From the beginning God had been sending His rebellious people His messengers of mercy. Instead of welcoming them and yielding glad obedience to their exhortation, they cast them out in scorn and scourged and stoned them. Last of all, God sent His Son. They said, "This is the heir; Come let us kill him and the inheritance shall be ours." (Mark 12:7).

They fell upon the Son of God like a pack of hungry wolves upon a tender lamb that had wandered from the shelter of the fold they gnashed upon him with their teeth, they mangled His body in their fiendish rage and were not content till they nailed it to the cross. Herein is shown what is in the human heart. Man would kill God if he could.

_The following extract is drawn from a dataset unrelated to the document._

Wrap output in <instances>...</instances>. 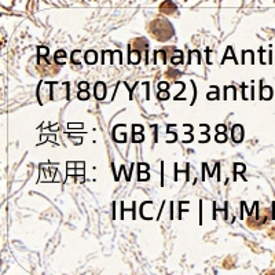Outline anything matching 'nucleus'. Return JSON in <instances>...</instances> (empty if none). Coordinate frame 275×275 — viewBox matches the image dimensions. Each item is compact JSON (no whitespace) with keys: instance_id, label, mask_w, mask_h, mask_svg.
Here are the masks:
<instances>
[{"instance_id":"2","label":"nucleus","mask_w":275,"mask_h":275,"mask_svg":"<svg viewBox=\"0 0 275 275\" xmlns=\"http://www.w3.org/2000/svg\"><path fill=\"white\" fill-rule=\"evenodd\" d=\"M47 48L38 50V70L42 76H54L60 72V65L56 64V60H50L47 56Z\"/></svg>"},{"instance_id":"3","label":"nucleus","mask_w":275,"mask_h":275,"mask_svg":"<svg viewBox=\"0 0 275 275\" xmlns=\"http://www.w3.org/2000/svg\"><path fill=\"white\" fill-rule=\"evenodd\" d=\"M272 212L270 208L260 209V212L256 214H250L246 219V224L249 228L252 230H258V228H263L264 226H267L271 220Z\"/></svg>"},{"instance_id":"15","label":"nucleus","mask_w":275,"mask_h":275,"mask_svg":"<svg viewBox=\"0 0 275 275\" xmlns=\"http://www.w3.org/2000/svg\"><path fill=\"white\" fill-rule=\"evenodd\" d=\"M218 140H219V142H223V140H224V135H219Z\"/></svg>"},{"instance_id":"1","label":"nucleus","mask_w":275,"mask_h":275,"mask_svg":"<svg viewBox=\"0 0 275 275\" xmlns=\"http://www.w3.org/2000/svg\"><path fill=\"white\" fill-rule=\"evenodd\" d=\"M148 33L158 42H166L174 36V26L165 18H156L148 25Z\"/></svg>"},{"instance_id":"6","label":"nucleus","mask_w":275,"mask_h":275,"mask_svg":"<svg viewBox=\"0 0 275 275\" xmlns=\"http://www.w3.org/2000/svg\"><path fill=\"white\" fill-rule=\"evenodd\" d=\"M232 138L236 142H241L242 138H244V130H242L241 126H236L234 130H232Z\"/></svg>"},{"instance_id":"4","label":"nucleus","mask_w":275,"mask_h":275,"mask_svg":"<svg viewBox=\"0 0 275 275\" xmlns=\"http://www.w3.org/2000/svg\"><path fill=\"white\" fill-rule=\"evenodd\" d=\"M131 51H130V60L132 64H136L140 60V51L148 48V43L143 38H134L130 44Z\"/></svg>"},{"instance_id":"10","label":"nucleus","mask_w":275,"mask_h":275,"mask_svg":"<svg viewBox=\"0 0 275 275\" xmlns=\"http://www.w3.org/2000/svg\"><path fill=\"white\" fill-rule=\"evenodd\" d=\"M95 58H96V55H95V52H94V51H90V52H87L86 60H87L88 64H92V62H95Z\"/></svg>"},{"instance_id":"14","label":"nucleus","mask_w":275,"mask_h":275,"mask_svg":"<svg viewBox=\"0 0 275 275\" xmlns=\"http://www.w3.org/2000/svg\"><path fill=\"white\" fill-rule=\"evenodd\" d=\"M80 98H84V99H87L88 98V95H87V92H82L80 94Z\"/></svg>"},{"instance_id":"5","label":"nucleus","mask_w":275,"mask_h":275,"mask_svg":"<svg viewBox=\"0 0 275 275\" xmlns=\"http://www.w3.org/2000/svg\"><path fill=\"white\" fill-rule=\"evenodd\" d=\"M160 12H162L165 16H170V14H174L176 11V6L175 3H172V2H162L158 7Z\"/></svg>"},{"instance_id":"7","label":"nucleus","mask_w":275,"mask_h":275,"mask_svg":"<svg viewBox=\"0 0 275 275\" xmlns=\"http://www.w3.org/2000/svg\"><path fill=\"white\" fill-rule=\"evenodd\" d=\"M180 76V72L175 70V69H168L166 73H165V77L168 78V80H175L178 77Z\"/></svg>"},{"instance_id":"16","label":"nucleus","mask_w":275,"mask_h":275,"mask_svg":"<svg viewBox=\"0 0 275 275\" xmlns=\"http://www.w3.org/2000/svg\"><path fill=\"white\" fill-rule=\"evenodd\" d=\"M80 88H84V90H86V88H87V84H80Z\"/></svg>"},{"instance_id":"9","label":"nucleus","mask_w":275,"mask_h":275,"mask_svg":"<svg viewBox=\"0 0 275 275\" xmlns=\"http://www.w3.org/2000/svg\"><path fill=\"white\" fill-rule=\"evenodd\" d=\"M234 264H236V260H234L232 258H227L224 262H223V266H224L226 268H232V267H234Z\"/></svg>"},{"instance_id":"13","label":"nucleus","mask_w":275,"mask_h":275,"mask_svg":"<svg viewBox=\"0 0 275 275\" xmlns=\"http://www.w3.org/2000/svg\"><path fill=\"white\" fill-rule=\"evenodd\" d=\"M264 275H275V270H270V271H267Z\"/></svg>"},{"instance_id":"11","label":"nucleus","mask_w":275,"mask_h":275,"mask_svg":"<svg viewBox=\"0 0 275 275\" xmlns=\"http://www.w3.org/2000/svg\"><path fill=\"white\" fill-rule=\"evenodd\" d=\"M267 234H268L270 238H272V240H275V226L274 227H271L268 231H267Z\"/></svg>"},{"instance_id":"12","label":"nucleus","mask_w":275,"mask_h":275,"mask_svg":"<svg viewBox=\"0 0 275 275\" xmlns=\"http://www.w3.org/2000/svg\"><path fill=\"white\" fill-rule=\"evenodd\" d=\"M271 98V88H266L264 90V95H263V98Z\"/></svg>"},{"instance_id":"8","label":"nucleus","mask_w":275,"mask_h":275,"mask_svg":"<svg viewBox=\"0 0 275 275\" xmlns=\"http://www.w3.org/2000/svg\"><path fill=\"white\" fill-rule=\"evenodd\" d=\"M104 86L102 82H99L96 84V98L102 99L104 98Z\"/></svg>"}]
</instances>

The presence of a pure character is a standing rebuke to the impure and unholy. It makes them restless and uncomfortable and because it judges and condemns them, they seek to put it away as quickly as possible.

The written Word of God has fared no better at the hands of man. The Devil hates the Scriptures with an unrelenting hatred and has ever sought to discredit and destroy them through the agency of evil men. The devil hates the Bible because it is the sword of the Spirit which has thrust him through and defeated him so many times and men hate it because it convicts them of sin and judges their position of antagonism to God.

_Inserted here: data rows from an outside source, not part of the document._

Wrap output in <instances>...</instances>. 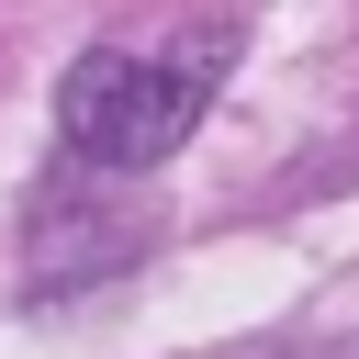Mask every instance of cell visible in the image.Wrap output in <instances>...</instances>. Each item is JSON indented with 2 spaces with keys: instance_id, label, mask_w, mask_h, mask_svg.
I'll list each match as a JSON object with an SVG mask.
<instances>
[{
  "instance_id": "cell-1",
  "label": "cell",
  "mask_w": 359,
  "mask_h": 359,
  "mask_svg": "<svg viewBox=\"0 0 359 359\" xmlns=\"http://www.w3.org/2000/svg\"><path fill=\"white\" fill-rule=\"evenodd\" d=\"M224 34H202V45H168V56H135V45H101V56H79L67 79H56V135H67V157H90V168H157V157H180V135L213 112V90H224Z\"/></svg>"
}]
</instances>
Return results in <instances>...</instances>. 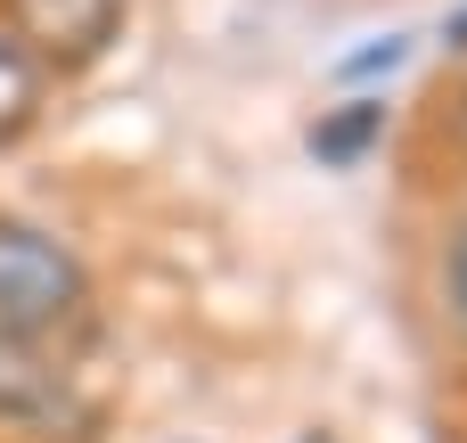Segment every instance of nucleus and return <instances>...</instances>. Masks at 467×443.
<instances>
[{
    "label": "nucleus",
    "instance_id": "nucleus-1",
    "mask_svg": "<svg viewBox=\"0 0 467 443\" xmlns=\"http://www.w3.org/2000/svg\"><path fill=\"white\" fill-rule=\"evenodd\" d=\"M82 304H90L82 263L49 230L0 214V337H74Z\"/></svg>",
    "mask_w": 467,
    "mask_h": 443
},
{
    "label": "nucleus",
    "instance_id": "nucleus-2",
    "mask_svg": "<svg viewBox=\"0 0 467 443\" xmlns=\"http://www.w3.org/2000/svg\"><path fill=\"white\" fill-rule=\"evenodd\" d=\"M8 8V33H16V49L49 74H74V66H90L107 41H115V25H123V0H0Z\"/></svg>",
    "mask_w": 467,
    "mask_h": 443
},
{
    "label": "nucleus",
    "instance_id": "nucleus-3",
    "mask_svg": "<svg viewBox=\"0 0 467 443\" xmlns=\"http://www.w3.org/2000/svg\"><path fill=\"white\" fill-rule=\"evenodd\" d=\"M74 337H0V419H74Z\"/></svg>",
    "mask_w": 467,
    "mask_h": 443
},
{
    "label": "nucleus",
    "instance_id": "nucleus-4",
    "mask_svg": "<svg viewBox=\"0 0 467 443\" xmlns=\"http://www.w3.org/2000/svg\"><path fill=\"white\" fill-rule=\"evenodd\" d=\"M33 115H41V66H33V58L16 49V33L0 25V148L25 140Z\"/></svg>",
    "mask_w": 467,
    "mask_h": 443
},
{
    "label": "nucleus",
    "instance_id": "nucleus-5",
    "mask_svg": "<svg viewBox=\"0 0 467 443\" xmlns=\"http://www.w3.org/2000/svg\"><path fill=\"white\" fill-rule=\"evenodd\" d=\"M378 132H386V107H378V99H345L337 115H320V123H312V148H320L328 164H345V156H361Z\"/></svg>",
    "mask_w": 467,
    "mask_h": 443
},
{
    "label": "nucleus",
    "instance_id": "nucleus-6",
    "mask_svg": "<svg viewBox=\"0 0 467 443\" xmlns=\"http://www.w3.org/2000/svg\"><path fill=\"white\" fill-rule=\"evenodd\" d=\"M402 58H410V41H402V33H386L378 49H361V58H345L337 74H345V82H369V74H394Z\"/></svg>",
    "mask_w": 467,
    "mask_h": 443
},
{
    "label": "nucleus",
    "instance_id": "nucleus-7",
    "mask_svg": "<svg viewBox=\"0 0 467 443\" xmlns=\"http://www.w3.org/2000/svg\"><path fill=\"white\" fill-rule=\"evenodd\" d=\"M451 321H460V337H467V230L451 238Z\"/></svg>",
    "mask_w": 467,
    "mask_h": 443
},
{
    "label": "nucleus",
    "instance_id": "nucleus-8",
    "mask_svg": "<svg viewBox=\"0 0 467 443\" xmlns=\"http://www.w3.org/2000/svg\"><path fill=\"white\" fill-rule=\"evenodd\" d=\"M443 41H451V49H467V0L451 8V16H443Z\"/></svg>",
    "mask_w": 467,
    "mask_h": 443
},
{
    "label": "nucleus",
    "instance_id": "nucleus-9",
    "mask_svg": "<svg viewBox=\"0 0 467 443\" xmlns=\"http://www.w3.org/2000/svg\"><path fill=\"white\" fill-rule=\"evenodd\" d=\"M460 156H467V99H460Z\"/></svg>",
    "mask_w": 467,
    "mask_h": 443
},
{
    "label": "nucleus",
    "instance_id": "nucleus-10",
    "mask_svg": "<svg viewBox=\"0 0 467 443\" xmlns=\"http://www.w3.org/2000/svg\"><path fill=\"white\" fill-rule=\"evenodd\" d=\"M304 443H328V436H304Z\"/></svg>",
    "mask_w": 467,
    "mask_h": 443
}]
</instances>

When Baruch gave his Bible reading at the court of Jehoikim, what a sensation it made! Jehudi childishly vented his rage against the innocent parchment by slashing it with his penknife and thrusting the mutilated fragments in the fire. Jehudi has many modern successors. They do not literally repeat his actions but they show their contempt for the Word of God by seeking to bring it into contempt, by denying its infallibility, discrediting its veracity and disputing its authority.

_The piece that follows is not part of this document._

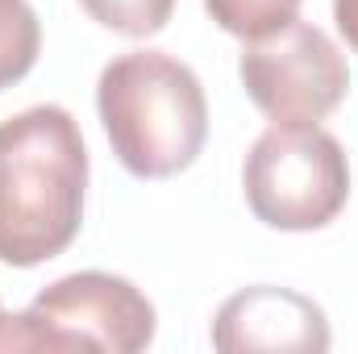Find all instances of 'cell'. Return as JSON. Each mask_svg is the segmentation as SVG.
<instances>
[{"instance_id":"6da1fadb","label":"cell","mask_w":358,"mask_h":354,"mask_svg":"<svg viewBox=\"0 0 358 354\" xmlns=\"http://www.w3.org/2000/svg\"><path fill=\"white\" fill-rule=\"evenodd\" d=\"M84 187L88 150L67 108L34 104L0 121V263L63 255L84 225Z\"/></svg>"},{"instance_id":"7a4b0ae2","label":"cell","mask_w":358,"mask_h":354,"mask_svg":"<svg viewBox=\"0 0 358 354\" xmlns=\"http://www.w3.org/2000/svg\"><path fill=\"white\" fill-rule=\"evenodd\" d=\"M113 155L138 179H167L196 163L208 138V100L187 63L163 50L117 55L96 84Z\"/></svg>"},{"instance_id":"3957f363","label":"cell","mask_w":358,"mask_h":354,"mask_svg":"<svg viewBox=\"0 0 358 354\" xmlns=\"http://www.w3.org/2000/svg\"><path fill=\"white\" fill-rule=\"evenodd\" d=\"M242 187L250 213L287 234L325 229L350 200V163L321 125H271L250 146Z\"/></svg>"},{"instance_id":"277c9868","label":"cell","mask_w":358,"mask_h":354,"mask_svg":"<svg viewBox=\"0 0 358 354\" xmlns=\"http://www.w3.org/2000/svg\"><path fill=\"white\" fill-rule=\"evenodd\" d=\"M238 71L250 100L279 125L325 121L342 104L350 84L346 55L325 29L308 21H287L267 38L246 42Z\"/></svg>"},{"instance_id":"5b68a950","label":"cell","mask_w":358,"mask_h":354,"mask_svg":"<svg viewBox=\"0 0 358 354\" xmlns=\"http://www.w3.org/2000/svg\"><path fill=\"white\" fill-rule=\"evenodd\" d=\"M42 351L138 354L155 342V304L121 275L76 271L55 279L25 309Z\"/></svg>"},{"instance_id":"8992f818","label":"cell","mask_w":358,"mask_h":354,"mask_svg":"<svg viewBox=\"0 0 358 354\" xmlns=\"http://www.w3.org/2000/svg\"><path fill=\"white\" fill-rule=\"evenodd\" d=\"M213 346L221 354L242 351H300L321 354L329 351V321L321 304L292 288H246L229 296L213 321Z\"/></svg>"},{"instance_id":"52a82bcc","label":"cell","mask_w":358,"mask_h":354,"mask_svg":"<svg viewBox=\"0 0 358 354\" xmlns=\"http://www.w3.org/2000/svg\"><path fill=\"white\" fill-rule=\"evenodd\" d=\"M42 50V25L29 0H0V92L25 80Z\"/></svg>"},{"instance_id":"ba28073f","label":"cell","mask_w":358,"mask_h":354,"mask_svg":"<svg viewBox=\"0 0 358 354\" xmlns=\"http://www.w3.org/2000/svg\"><path fill=\"white\" fill-rule=\"evenodd\" d=\"M204 8L225 34L255 42V38L283 29L287 21H296L300 0H204Z\"/></svg>"},{"instance_id":"9c48e42d","label":"cell","mask_w":358,"mask_h":354,"mask_svg":"<svg viewBox=\"0 0 358 354\" xmlns=\"http://www.w3.org/2000/svg\"><path fill=\"white\" fill-rule=\"evenodd\" d=\"M92 21L125 38H150L171 21L176 0H80Z\"/></svg>"},{"instance_id":"30bf717a","label":"cell","mask_w":358,"mask_h":354,"mask_svg":"<svg viewBox=\"0 0 358 354\" xmlns=\"http://www.w3.org/2000/svg\"><path fill=\"white\" fill-rule=\"evenodd\" d=\"M334 21H338L342 38L358 50V0H334Z\"/></svg>"}]
</instances>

Dr. John Robertson tells of a certain woman who had a strange fondness for tearing silk. She indulged her whim until it became a mania. She would purchase the most expensive fabrics and holding them to her ear, would tear them in twain and shriek with laughter at the sound. She kept this up until she found herself in the lunatic asylum.

There are learned professors in universities and seminaries who go before their classes and say "Listen!" Then they take the Pentateuch and tear it from end to end with a smile of complacency and delight. There are learned doctors of divinity who go before their congregation and say "Listen!" Then they take up the prophecies and tear them into shreds and patches. It seems as if modern criticism has become almost demented, to such an extreme of fury and folly has it gone in attacking the Word of God.

6. There is also a similar Divine vindication of these attacks upon the incarnate and written word. The resurrection from the dead was God's reversal of the human verdict against his Son. Christ's dishonored and crucified body never saw corruption. It was exalted to the highest heavens and clothed with immortality.

The written Word has come through the fires of persecution unscathed. There have been times when every manuscript copy was diligently sought after to be destroyed as Herod sought the infant Jesus. God's people defended the Scriptures and concealed them often at the peril of their lives. Although many precious manuscripts were discovered and destroyed, nevertheless the Scriptures have come down to us in their purity and entirety.

The Bible has survived the assaults of skeptics and for the past 1800 years. It is an anvil that has worn out and broken to pieces many a hammer. The crowbar has never yet been forged in the furnaces of hell that can overturn this Rock of Ages. The Scripture can not be broken and the things that cannot be shaken shall remain.